Speaking on the earnings call, Mohit Malhotra, CEO of Dabur India, said, “As we look ahead to the next phase of our growth journey, we have undertaken a comprehensive refresh of our Vision strategy. Our ambition is to achieve sustainable double-digit CAGR in both topline and bottomline by FY28.”
“We will aggressively pursue M&A opportunities to create a future-fit portfolio, particularly focused on new-age healthcare, wellness foods, and premium personal care. We will look at opportunities that are revenue-accretive for us — those that substantially add to the company’s revenue and help us build a future-ready portfolio that resonates with the new generation,” he added.
The company said it will continue to invest in and scale up its core brands to drive market share gains. “We will strongly focus on premiumisation and contemporisation across categories. For instance, we will explore categories such as serums, conditioners, and masks in hair care; benefit-led toothpastes in oral care; the Activ range in beverages; and gummies, powders, and effervescents in healthcare,” Malhotra added.

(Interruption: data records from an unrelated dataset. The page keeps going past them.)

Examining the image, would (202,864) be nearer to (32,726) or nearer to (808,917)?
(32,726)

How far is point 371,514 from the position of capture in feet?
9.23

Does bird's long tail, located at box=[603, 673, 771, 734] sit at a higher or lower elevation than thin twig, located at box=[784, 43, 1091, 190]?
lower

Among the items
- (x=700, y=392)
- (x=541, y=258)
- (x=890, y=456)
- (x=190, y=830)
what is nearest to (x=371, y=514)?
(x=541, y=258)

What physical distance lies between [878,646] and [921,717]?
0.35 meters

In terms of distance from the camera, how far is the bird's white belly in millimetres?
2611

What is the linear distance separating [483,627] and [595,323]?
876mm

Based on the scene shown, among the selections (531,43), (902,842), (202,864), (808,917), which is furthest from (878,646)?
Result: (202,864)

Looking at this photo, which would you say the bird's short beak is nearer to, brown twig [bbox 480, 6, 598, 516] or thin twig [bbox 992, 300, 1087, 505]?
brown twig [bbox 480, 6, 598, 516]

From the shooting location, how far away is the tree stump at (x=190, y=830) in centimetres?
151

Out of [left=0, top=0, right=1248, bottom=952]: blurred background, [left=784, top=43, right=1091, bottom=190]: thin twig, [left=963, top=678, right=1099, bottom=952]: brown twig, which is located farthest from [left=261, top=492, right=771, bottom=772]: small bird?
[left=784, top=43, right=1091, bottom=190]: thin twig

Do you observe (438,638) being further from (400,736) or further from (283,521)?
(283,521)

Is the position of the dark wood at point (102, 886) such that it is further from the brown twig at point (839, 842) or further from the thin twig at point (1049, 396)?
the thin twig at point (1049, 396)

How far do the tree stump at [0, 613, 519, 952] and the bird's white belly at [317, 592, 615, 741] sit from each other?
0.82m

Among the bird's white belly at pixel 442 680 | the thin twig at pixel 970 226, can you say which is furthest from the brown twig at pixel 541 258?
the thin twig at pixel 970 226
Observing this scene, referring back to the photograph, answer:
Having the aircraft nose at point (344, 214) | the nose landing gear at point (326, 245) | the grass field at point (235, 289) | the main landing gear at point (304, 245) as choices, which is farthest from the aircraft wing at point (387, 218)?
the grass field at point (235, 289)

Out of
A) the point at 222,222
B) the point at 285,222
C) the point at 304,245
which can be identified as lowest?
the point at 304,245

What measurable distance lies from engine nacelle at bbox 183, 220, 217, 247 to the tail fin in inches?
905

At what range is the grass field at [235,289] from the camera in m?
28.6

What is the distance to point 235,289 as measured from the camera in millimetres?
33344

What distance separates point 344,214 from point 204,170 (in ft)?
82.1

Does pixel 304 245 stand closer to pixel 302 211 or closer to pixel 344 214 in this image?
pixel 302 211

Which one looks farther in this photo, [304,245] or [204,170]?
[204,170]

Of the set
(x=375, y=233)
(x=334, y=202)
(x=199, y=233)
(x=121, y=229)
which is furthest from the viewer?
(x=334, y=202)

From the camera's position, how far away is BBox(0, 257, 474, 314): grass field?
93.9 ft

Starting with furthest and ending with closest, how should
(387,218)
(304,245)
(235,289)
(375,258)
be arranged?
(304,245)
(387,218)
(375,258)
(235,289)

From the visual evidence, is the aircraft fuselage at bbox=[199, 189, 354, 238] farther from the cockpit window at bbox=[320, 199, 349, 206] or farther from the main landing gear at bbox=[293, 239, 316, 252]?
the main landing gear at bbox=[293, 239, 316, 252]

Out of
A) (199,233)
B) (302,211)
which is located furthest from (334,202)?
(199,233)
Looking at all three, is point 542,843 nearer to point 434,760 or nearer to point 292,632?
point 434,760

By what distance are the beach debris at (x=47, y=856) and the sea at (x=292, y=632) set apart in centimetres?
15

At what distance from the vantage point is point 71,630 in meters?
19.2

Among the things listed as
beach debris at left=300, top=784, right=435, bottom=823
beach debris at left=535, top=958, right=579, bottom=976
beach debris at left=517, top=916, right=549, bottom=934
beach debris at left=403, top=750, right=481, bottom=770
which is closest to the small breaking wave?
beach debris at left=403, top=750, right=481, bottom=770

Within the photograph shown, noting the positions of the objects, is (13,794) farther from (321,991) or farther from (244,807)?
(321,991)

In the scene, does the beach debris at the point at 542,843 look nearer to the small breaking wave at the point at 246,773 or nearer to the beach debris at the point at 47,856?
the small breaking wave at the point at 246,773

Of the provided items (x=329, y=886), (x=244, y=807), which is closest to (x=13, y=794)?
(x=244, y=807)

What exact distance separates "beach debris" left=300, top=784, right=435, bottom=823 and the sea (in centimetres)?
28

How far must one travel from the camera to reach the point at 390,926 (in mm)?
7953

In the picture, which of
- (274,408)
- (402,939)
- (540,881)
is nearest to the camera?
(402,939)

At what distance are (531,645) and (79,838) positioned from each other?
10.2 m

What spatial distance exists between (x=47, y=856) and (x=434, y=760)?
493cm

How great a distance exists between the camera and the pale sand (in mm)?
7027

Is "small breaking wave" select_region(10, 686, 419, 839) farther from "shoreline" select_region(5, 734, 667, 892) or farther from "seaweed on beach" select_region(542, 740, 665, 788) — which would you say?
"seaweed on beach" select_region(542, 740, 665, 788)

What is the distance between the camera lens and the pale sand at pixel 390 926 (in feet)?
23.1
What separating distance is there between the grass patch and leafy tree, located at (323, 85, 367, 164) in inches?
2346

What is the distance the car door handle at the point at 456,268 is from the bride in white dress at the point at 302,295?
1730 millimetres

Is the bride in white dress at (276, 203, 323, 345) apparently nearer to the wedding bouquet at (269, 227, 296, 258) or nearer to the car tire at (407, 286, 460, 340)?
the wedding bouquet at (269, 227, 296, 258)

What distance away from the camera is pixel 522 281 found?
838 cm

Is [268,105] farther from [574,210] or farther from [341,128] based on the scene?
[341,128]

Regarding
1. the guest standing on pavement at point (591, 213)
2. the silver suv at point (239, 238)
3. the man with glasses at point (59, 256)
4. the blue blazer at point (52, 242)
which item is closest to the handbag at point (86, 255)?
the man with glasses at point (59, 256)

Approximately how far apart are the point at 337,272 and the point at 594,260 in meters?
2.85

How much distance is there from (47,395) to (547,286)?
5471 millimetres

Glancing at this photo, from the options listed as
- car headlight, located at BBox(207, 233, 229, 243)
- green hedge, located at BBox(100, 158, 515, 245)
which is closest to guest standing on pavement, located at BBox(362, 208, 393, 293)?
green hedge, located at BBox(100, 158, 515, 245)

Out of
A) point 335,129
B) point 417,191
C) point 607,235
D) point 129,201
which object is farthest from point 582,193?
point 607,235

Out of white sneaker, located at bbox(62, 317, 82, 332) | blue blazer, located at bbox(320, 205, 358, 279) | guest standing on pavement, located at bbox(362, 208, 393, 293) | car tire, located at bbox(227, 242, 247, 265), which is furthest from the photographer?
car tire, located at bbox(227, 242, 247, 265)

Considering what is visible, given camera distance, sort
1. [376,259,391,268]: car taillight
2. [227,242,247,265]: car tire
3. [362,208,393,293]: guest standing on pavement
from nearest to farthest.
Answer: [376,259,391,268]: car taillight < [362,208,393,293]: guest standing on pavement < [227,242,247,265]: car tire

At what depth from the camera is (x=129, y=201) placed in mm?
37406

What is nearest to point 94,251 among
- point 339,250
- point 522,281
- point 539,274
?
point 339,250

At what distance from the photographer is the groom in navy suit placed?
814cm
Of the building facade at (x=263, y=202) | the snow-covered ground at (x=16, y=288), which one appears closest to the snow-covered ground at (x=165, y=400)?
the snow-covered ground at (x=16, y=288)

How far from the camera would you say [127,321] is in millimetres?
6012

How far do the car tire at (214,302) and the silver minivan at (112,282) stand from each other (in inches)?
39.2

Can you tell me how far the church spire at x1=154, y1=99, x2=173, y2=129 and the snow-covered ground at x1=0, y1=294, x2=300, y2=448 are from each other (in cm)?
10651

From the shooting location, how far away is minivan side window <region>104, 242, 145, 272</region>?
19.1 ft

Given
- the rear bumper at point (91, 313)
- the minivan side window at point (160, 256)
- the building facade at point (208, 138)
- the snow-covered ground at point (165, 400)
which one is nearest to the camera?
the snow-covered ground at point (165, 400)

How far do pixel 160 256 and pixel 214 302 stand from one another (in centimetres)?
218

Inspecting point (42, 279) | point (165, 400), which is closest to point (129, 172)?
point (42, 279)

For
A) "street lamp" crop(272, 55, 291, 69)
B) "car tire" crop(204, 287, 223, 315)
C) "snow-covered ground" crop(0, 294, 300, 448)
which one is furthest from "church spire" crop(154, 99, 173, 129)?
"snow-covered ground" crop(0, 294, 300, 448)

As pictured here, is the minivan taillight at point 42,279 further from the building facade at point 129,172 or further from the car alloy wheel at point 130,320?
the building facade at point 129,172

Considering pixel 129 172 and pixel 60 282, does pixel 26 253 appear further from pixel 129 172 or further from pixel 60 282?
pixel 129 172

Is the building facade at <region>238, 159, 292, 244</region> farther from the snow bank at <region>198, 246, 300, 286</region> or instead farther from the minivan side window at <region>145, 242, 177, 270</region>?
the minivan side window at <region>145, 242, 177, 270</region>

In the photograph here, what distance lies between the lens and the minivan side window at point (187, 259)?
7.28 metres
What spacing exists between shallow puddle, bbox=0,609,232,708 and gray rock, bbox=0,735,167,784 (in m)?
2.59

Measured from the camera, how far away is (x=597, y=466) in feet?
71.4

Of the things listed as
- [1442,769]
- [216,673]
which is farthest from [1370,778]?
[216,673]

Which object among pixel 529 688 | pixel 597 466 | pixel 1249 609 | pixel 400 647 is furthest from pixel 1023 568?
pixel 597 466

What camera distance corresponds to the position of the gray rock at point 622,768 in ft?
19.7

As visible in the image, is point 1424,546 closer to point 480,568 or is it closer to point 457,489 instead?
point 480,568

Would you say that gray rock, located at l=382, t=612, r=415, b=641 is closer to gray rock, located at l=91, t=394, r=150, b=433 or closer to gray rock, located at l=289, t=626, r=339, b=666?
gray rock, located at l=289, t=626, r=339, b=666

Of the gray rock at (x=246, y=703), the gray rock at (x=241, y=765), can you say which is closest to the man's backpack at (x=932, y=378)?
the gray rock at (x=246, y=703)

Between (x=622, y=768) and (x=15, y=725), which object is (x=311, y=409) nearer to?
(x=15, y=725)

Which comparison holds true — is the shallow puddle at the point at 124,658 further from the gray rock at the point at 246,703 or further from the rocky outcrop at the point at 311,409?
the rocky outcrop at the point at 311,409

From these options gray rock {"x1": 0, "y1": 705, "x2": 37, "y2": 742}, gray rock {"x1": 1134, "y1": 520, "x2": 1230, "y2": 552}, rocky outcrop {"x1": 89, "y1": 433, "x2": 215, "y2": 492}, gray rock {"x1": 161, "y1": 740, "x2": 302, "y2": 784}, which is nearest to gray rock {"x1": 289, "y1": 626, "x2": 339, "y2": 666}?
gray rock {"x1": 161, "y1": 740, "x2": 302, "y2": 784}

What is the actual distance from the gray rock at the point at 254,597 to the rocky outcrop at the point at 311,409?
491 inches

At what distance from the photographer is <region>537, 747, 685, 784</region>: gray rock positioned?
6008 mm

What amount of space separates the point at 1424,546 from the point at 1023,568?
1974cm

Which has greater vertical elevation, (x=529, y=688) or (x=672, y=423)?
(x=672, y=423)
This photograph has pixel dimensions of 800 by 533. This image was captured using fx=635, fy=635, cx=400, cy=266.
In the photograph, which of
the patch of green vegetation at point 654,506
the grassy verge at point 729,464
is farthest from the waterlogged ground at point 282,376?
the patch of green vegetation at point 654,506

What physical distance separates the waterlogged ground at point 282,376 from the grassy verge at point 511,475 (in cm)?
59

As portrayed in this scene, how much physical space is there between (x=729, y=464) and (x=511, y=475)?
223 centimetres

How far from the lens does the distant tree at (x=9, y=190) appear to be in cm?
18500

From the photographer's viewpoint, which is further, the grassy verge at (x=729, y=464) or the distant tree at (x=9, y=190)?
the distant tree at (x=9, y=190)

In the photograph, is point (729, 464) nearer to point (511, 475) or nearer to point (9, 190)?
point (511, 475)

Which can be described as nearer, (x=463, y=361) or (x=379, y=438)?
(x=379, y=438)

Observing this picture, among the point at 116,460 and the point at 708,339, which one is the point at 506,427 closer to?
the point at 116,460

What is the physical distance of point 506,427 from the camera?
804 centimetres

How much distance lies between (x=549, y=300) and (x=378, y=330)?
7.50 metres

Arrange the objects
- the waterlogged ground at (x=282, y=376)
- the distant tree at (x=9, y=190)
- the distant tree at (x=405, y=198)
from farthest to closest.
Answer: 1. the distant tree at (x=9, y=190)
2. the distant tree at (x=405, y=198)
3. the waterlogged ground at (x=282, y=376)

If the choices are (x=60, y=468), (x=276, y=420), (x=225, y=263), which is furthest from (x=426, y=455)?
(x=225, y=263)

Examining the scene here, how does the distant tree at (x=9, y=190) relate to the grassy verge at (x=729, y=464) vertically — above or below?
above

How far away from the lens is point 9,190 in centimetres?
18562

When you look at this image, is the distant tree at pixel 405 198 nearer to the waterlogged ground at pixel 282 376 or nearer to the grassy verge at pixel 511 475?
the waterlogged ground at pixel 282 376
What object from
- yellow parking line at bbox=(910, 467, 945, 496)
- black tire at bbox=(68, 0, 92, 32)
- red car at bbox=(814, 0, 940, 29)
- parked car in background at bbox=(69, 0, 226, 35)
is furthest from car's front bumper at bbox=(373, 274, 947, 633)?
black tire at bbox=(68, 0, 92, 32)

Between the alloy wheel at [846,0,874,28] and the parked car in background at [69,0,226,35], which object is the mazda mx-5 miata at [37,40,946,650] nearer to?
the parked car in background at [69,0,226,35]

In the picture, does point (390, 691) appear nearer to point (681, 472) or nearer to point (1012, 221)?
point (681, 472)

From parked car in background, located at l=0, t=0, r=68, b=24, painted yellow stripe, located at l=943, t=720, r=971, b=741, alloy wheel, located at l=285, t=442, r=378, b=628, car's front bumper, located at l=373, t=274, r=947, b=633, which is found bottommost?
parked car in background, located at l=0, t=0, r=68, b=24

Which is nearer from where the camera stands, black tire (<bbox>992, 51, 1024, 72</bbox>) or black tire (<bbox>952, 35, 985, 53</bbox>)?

The company said it will make “bold bets” across the health and wellness space, ramping up the Hajmola franchise, health juices, and Shilajit, among others. “We will also target emerging need gaps such as gut health, heart health, stress, and lifestyle management through existing and new products,” he added. The FMCG major will also “double down” on emerging channels such as e-commerce and quick commerce, while consolidating stockists for better ROI in the general trade channel.
Dabur India posted a consolidated net profit of ₹320 crore in Q4 FY25, registering a decline of 8.4 per cent year-on-year. Revenue from operations grew marginally to ₹2,830 crore in the March quarter from ₹2,815 crore in the corresponding quarter of the previous fiscal. This was due to continued subdued demand trends in the FMCG industry during the quarter. The company’s board has proposed a dividend of ₹5.25 per share, aggregating to ₹1,417.86 crore.
Stating that rural demand is growing ahead of urban demand, Malhotra said the company has begun seeing green shoots in urban demand trends. He said factors such as moderation in inflation and tax cuts putting more money in the hands of consumers will augur well for gradual sequential improvement in the coming quarters.